Using the passage on prescription drug prices below, list every change brought by the Inflation Reduction Act of 2022 that the passage names.

▶ **TEXT BLOCK**
§

Feb 14 -- Prescription drug prices in the United States are higher than in other comparable countries. The elevated prices result in affordability and access challenges for millions of Americans. In the past year, 3 in 10 American adults reported not taking their medications as prescribed due to cost. The underlying causes of high prescription drug prices are well documented and include market failures, such as lack of price and data transparency, and misaligned financial incentives for providers and others in the drug supply chain, which allow the growth of prescription drug prices to outpace inflation. These high prices can force Americans to make difficult choices between paying their household expenses and rationing their medication doses or, worse yet, not filling their prescriptions at all. Medication nonadherence is strongly correlated with poor health outcomes and preventable medical costs.
Enactment of the Inflation Reduction Act of 2022 (IRA) (P.L. 117-169) brought sweeping changes to help address rising prescription drug prices in Medicare Parts B and D. These changes include, but are not limited to, caps on beneficiary out-of-pocket spending, access to certain vaccines at no cost to the beneficiary, drug inflation rebates, and a provision that requires the Secretary of Health and Human Services (HHS) to negotiate the prices of certain drugs.

§

[Collected data]
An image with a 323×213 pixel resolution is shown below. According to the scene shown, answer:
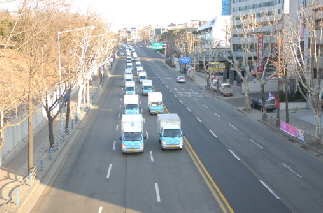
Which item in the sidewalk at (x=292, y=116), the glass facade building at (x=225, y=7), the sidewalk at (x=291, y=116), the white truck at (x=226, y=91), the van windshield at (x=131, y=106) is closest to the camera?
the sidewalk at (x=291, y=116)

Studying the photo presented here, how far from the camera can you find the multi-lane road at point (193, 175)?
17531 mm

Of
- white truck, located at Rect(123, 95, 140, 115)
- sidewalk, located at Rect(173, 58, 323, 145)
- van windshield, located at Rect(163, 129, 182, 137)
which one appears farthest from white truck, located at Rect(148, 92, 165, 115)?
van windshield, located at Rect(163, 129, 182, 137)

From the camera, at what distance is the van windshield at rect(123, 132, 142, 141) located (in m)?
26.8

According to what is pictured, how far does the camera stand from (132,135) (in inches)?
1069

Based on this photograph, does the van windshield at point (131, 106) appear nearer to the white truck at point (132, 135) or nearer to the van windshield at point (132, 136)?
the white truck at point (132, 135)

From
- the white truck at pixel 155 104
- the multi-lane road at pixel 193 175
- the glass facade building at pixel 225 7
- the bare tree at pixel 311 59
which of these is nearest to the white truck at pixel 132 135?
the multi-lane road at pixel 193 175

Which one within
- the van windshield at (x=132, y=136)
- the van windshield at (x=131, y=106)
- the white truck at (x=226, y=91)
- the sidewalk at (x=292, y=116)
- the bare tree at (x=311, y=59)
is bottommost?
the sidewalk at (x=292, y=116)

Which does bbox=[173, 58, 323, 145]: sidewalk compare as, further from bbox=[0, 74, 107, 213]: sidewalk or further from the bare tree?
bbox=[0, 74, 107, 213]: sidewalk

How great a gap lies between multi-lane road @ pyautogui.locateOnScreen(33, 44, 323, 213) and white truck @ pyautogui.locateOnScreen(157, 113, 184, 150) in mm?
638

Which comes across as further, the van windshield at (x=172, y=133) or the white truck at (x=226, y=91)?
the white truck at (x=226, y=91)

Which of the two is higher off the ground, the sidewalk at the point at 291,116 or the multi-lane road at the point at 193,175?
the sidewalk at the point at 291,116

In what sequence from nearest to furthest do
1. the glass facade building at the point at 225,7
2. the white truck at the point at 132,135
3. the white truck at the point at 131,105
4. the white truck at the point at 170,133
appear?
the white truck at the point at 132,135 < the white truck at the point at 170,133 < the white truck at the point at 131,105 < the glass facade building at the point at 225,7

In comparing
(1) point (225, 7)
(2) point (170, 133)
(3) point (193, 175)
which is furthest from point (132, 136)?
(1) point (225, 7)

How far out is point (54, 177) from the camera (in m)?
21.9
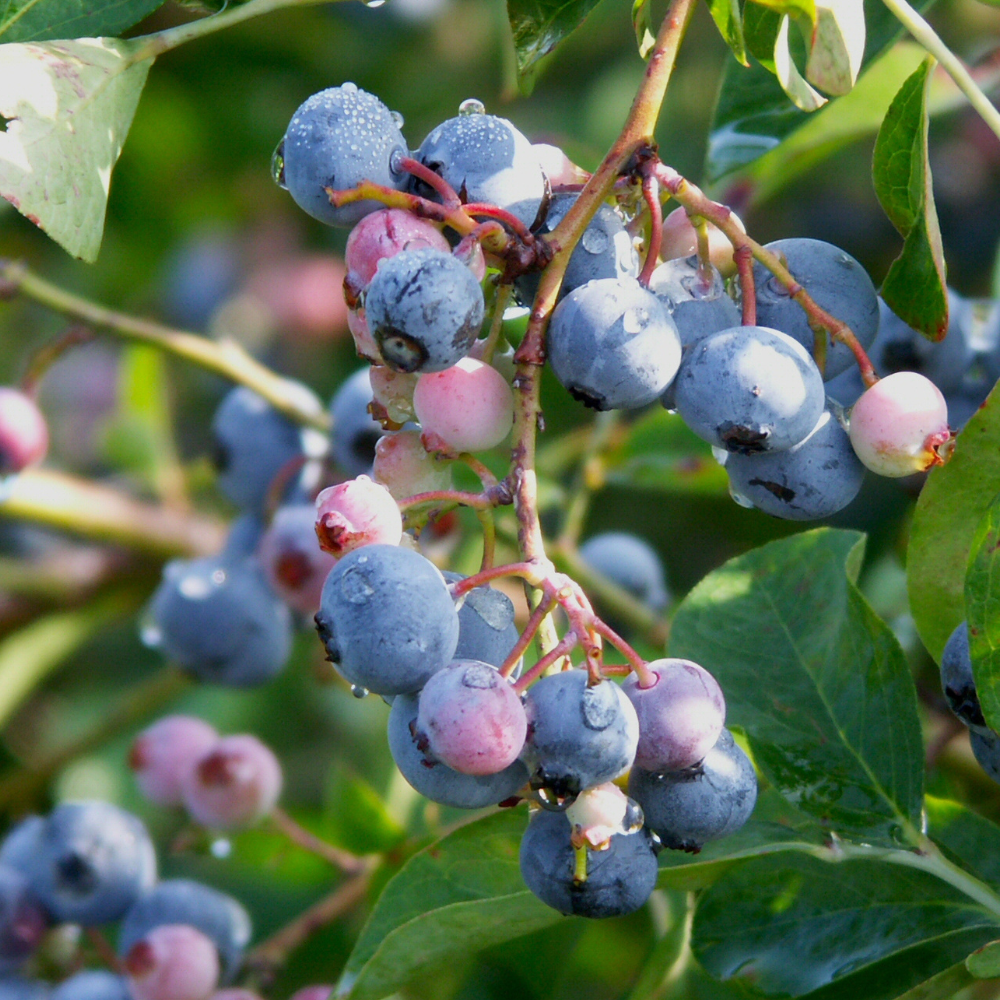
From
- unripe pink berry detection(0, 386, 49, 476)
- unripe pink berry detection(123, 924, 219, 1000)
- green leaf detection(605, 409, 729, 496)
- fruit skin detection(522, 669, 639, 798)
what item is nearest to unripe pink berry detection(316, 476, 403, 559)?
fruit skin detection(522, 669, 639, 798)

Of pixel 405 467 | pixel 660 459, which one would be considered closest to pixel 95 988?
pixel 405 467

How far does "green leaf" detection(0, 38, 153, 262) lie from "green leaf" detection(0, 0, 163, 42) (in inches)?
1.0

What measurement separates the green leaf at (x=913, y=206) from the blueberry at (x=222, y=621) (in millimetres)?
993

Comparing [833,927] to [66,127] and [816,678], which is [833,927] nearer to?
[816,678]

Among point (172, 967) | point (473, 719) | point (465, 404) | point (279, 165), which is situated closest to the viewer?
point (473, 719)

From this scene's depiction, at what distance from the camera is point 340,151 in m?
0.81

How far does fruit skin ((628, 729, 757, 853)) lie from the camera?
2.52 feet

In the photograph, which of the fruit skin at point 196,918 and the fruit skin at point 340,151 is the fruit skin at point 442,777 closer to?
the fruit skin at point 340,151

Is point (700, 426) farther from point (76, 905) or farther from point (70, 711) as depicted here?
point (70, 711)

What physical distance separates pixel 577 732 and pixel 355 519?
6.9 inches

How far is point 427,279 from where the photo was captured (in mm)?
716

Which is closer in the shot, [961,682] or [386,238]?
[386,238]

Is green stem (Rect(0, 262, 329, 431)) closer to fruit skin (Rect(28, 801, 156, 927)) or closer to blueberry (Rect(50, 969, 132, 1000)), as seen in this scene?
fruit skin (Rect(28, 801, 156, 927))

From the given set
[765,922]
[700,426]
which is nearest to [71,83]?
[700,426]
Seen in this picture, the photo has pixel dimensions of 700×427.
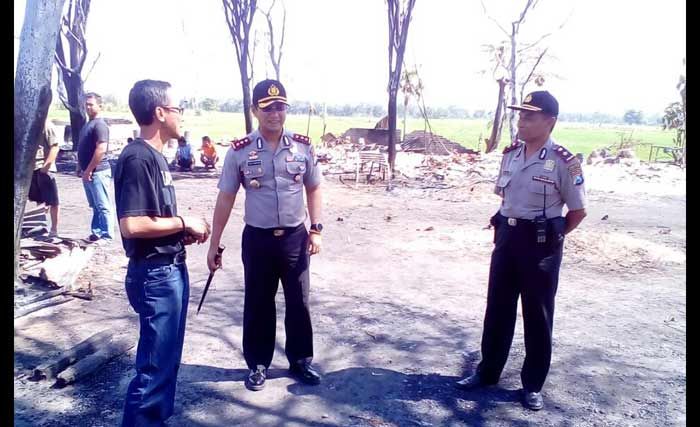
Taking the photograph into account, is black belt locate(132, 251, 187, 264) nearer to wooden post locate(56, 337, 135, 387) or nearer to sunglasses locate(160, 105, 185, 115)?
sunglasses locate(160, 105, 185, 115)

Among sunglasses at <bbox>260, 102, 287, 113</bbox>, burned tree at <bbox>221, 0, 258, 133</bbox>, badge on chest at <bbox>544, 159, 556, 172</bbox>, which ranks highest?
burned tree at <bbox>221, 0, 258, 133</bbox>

§

▶ **TASK OUTPUT**
- Caps on beneficiary out-of-pocket spending
- Access to certain vaccines at no cost to the beneficiary
- Drug inflation rebates
- A provision that requires the Secretary of Health and Human Services (HHS) to negotiate the prices of certain drugs